Luc écrivait que ceux
qui étaient venus “zyeuter” la crucifixion en repartaient en se
frappant la poitrine, signe de leur repentir ; un repentir à
souligner d'autant qu'autour de la croix, les passants n'avaient pas
hésité à injurier les crucifiés. À l'origine de ce retournement il
faudrait voir la façon dont Jésus mourut en remettant dans un grand
cri de confiance son âme entre les mains du Père. Cela impressionna
le centurion et la foule présente.
Le soir de sa
résurrection Jésus invita ses disciples à annoncer en son nom le
repentir et le pardon des péchés. La Pentecôte ciqnquante jours plus
tard était la manifestation concrète du repentir et du pardon.
Marc et Matthieu
lisaient l' efficacité de la mort du Seigneur à la lumière de l'Epître
aux Hébreux:
«Le
fils de l'homme n'est pas venu pour être servi mais pour servir et
donner sa vie en rançon contre
beaucoup.» Mc 10:45
«Si vous
donnez au sujet du péché, votre vie verra une postérité
prolongée de vie » Is 53:10 Ce verset, qui suit le texte de
la LXX, suppose la conversion des hommes à travers laquelle sera
assuré le relèvement du serviteur souffrant.
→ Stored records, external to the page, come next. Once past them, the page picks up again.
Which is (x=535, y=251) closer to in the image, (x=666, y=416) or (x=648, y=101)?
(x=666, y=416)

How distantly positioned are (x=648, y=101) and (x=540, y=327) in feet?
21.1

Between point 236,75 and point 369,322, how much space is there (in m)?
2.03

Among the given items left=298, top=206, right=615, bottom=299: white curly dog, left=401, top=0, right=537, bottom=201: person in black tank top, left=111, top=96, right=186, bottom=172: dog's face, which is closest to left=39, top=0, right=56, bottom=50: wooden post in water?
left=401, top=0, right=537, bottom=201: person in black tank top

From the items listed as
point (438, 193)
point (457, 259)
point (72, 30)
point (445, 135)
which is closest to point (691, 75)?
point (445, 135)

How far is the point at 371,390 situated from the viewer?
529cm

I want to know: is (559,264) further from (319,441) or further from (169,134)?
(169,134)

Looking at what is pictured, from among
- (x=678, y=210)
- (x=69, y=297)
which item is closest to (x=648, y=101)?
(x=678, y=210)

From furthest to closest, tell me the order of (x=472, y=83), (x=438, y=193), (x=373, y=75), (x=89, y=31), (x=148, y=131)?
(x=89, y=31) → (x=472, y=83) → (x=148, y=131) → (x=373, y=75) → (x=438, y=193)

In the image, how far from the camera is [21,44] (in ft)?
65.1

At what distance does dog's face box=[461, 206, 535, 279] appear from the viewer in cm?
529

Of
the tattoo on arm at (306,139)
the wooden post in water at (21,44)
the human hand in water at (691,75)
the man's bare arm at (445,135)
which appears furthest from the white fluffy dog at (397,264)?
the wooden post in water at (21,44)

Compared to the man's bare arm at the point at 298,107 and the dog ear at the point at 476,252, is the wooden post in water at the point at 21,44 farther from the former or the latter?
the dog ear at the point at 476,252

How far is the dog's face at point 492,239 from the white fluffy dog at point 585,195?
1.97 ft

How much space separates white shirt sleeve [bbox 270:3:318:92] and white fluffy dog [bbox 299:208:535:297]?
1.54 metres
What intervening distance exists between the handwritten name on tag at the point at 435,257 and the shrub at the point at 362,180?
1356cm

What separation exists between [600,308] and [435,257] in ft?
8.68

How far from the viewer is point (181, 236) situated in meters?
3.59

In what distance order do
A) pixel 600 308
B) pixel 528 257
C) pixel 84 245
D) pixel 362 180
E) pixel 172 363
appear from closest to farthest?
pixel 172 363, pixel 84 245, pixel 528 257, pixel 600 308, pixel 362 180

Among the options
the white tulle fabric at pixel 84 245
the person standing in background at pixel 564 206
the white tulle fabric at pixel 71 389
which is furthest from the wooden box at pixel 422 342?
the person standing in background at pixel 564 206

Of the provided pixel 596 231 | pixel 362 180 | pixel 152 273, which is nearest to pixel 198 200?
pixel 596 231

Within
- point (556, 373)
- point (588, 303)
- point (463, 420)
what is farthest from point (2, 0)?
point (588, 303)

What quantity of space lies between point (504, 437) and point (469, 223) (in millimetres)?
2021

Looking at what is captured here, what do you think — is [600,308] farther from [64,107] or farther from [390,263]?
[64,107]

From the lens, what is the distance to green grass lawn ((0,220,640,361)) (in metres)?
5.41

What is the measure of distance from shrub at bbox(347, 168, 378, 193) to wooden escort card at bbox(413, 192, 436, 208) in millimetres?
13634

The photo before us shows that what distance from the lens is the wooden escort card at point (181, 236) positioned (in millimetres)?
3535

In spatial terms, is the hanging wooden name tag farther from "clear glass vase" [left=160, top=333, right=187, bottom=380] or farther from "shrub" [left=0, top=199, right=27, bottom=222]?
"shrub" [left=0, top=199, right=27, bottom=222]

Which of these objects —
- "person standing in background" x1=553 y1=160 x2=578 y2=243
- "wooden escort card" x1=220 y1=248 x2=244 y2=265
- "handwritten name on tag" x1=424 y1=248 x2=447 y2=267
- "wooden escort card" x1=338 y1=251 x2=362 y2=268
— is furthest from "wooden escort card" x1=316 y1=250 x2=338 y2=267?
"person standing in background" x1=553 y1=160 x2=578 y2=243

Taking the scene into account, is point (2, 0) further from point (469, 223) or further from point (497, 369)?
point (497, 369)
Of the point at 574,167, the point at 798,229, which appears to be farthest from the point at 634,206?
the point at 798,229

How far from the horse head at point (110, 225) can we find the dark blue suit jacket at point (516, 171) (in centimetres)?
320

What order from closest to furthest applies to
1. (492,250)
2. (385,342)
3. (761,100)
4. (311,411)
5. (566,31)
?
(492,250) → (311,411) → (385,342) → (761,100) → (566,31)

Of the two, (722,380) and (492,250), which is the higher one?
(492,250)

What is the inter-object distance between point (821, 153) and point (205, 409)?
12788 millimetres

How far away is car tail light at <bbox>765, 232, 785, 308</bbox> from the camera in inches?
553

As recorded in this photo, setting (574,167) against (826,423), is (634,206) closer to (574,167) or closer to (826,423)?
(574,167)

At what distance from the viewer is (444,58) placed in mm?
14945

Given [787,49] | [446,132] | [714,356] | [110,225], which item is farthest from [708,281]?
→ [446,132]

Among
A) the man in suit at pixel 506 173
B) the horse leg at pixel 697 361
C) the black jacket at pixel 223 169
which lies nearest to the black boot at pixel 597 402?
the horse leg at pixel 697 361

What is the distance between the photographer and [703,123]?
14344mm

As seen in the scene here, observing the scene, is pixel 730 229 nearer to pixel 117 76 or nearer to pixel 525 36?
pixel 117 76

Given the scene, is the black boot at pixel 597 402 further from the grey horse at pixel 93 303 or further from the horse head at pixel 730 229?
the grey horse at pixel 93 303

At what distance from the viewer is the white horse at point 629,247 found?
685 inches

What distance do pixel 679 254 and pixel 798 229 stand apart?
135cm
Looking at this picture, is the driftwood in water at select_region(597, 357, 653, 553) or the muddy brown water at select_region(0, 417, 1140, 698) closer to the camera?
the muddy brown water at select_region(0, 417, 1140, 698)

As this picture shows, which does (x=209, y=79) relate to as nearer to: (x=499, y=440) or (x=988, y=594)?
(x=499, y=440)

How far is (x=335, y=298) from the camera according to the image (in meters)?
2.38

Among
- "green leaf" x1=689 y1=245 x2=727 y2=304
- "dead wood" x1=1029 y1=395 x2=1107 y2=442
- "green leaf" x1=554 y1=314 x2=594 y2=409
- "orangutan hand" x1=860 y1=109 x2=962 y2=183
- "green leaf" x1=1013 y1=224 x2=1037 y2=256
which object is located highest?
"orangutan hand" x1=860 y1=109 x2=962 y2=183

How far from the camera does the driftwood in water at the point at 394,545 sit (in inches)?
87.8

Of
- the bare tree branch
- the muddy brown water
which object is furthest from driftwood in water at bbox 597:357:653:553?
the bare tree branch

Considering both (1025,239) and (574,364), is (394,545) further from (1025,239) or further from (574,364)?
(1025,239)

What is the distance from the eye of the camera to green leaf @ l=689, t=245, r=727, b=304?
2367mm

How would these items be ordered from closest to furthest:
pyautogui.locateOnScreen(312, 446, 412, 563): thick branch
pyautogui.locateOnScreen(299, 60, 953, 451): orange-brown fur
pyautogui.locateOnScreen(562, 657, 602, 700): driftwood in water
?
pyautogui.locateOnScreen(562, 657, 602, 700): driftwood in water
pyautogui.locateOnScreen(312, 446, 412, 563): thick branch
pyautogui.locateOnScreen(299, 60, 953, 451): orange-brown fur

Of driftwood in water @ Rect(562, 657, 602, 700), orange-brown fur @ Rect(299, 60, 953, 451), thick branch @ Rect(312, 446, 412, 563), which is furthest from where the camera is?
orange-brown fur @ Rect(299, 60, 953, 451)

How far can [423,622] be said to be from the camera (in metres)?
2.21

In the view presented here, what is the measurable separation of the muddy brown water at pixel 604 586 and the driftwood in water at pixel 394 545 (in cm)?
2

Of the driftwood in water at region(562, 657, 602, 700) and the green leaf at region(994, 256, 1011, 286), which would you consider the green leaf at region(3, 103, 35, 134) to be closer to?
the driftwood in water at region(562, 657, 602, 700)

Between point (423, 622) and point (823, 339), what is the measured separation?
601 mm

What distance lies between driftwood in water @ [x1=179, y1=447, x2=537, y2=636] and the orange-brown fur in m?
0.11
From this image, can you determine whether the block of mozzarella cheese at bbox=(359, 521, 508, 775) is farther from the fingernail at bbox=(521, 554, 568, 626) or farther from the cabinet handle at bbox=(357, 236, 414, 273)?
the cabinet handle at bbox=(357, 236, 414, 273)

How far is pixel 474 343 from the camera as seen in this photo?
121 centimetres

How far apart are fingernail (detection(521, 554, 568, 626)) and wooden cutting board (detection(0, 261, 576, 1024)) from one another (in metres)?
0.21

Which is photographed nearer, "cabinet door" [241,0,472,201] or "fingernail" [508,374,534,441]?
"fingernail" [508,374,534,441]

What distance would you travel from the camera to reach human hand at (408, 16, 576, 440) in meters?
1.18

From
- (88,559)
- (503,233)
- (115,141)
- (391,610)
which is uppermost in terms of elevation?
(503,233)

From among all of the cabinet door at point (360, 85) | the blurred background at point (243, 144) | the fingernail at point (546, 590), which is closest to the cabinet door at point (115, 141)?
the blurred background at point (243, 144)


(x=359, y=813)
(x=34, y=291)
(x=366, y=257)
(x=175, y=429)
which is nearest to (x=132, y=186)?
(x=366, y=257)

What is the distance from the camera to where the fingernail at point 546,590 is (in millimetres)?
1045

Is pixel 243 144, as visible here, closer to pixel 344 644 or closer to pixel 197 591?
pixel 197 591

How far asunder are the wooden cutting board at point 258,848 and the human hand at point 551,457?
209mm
Le texte hébreu offre la leçon :
אִם־תָּשִׂ֤ים אָשָׁם֙
נַפְשֹׁ֔ו = Si tu offres (autre leçon avec s'il offre) son âme en
sacrifice pour le péché, qu'André Chouraqui traduit: si son être se
met en coulpe. Déjà au temps de Jésus, la juste compréhension du
verset faisait problème, sinon l'auteur de l'Épître aux Hébreux se
serait appuyé sur le texte hébreu.
Comme Pierre
réprimandait Jésus quand il annonçait sa Passion, celui-ci, à son
tour, l'aurait réprimandé et dit (ou en disant D05,W):
“Passe
derrière-moi Satan car tu ne penses pas les [choses] de Dieu mais
celles des humains."Mc8:33”
La retouche au texte
manifeste qu'on ne savait pas bien si Jésus avait traité Pierre de
Satan ou s'il s'était adressé à Satan lui-même de la même manière
qu'il s'adressait aux esprits impurs pour les expulser. La leçon la
plus ancienne D, W est appuyée par Matthieu qui précisait bien que
Jésus parlait à Pierre qui avait tenté de détourner Jésus de sa
résolution.
Mais pourquoi traiter ainsi Piere?
Marc n'avait
pas répercuté cette parole dite pendant le dernier repas:
"Satan vous a réclamés pour vous
cribler comme le blé, mais j'ai prié pour toi afin que ta foi ne
défaille pas” Lc 22:31
Il n'avait pas répercuté non plus le dialogue en désert rédigé par
Luc, quand Jésus, éprouvé par l'emprisonnement de Jean se voyait
proposer par Satan de faire acte de puissance, sinon de s'incliner
devant lui, sinon encore de mettre Dieu à l'épreuve. Pour Luc en
effet Jésus fut soumis à une forte tentation et, moyennant la
prière, il accepta que ses disciples le soient aussi, vis à vis de
lui.
Or ce schéma se retrouve inversé sous la plume de Marc qui a
reporté la
tentation sur
l'affrontement entre Pierre et Jésus, épisode absent de Luc. Ce
n'étaient plus les Apôtres qui comme leur maître allaient être
soumis à la tentation, mais Pierre qui devenait figure du
tentateur.
Alors que Luc présentait Pierre comme l'ami le
plus fidèle mais qui au dernier moment buttait sur l'obstacle,
Marc le dépeignait avec une certaine rusticité incapable de saisir
les mouvements du coeur de Jésus.
La demande de
sacrifier Isaac émanait d'un Dieu impersonnel (ha-Elohim = les
dieux), obligeant YHWH LE SEIGNEUR à se manifester pour arrêter le
bras d'Abraham. De même la mort du Christ émanait d'une volonté
impersonnelle: “il faut pour le Fils de l'homme souffrir...“
C'est en remettant sa
vie entre les mains du Père dans la confiance, manifestant leur
unité au-delà de la mort, et en se levant le troisième jour comme il
l'avait annoncé, que le Christ a révélé la compassion divine.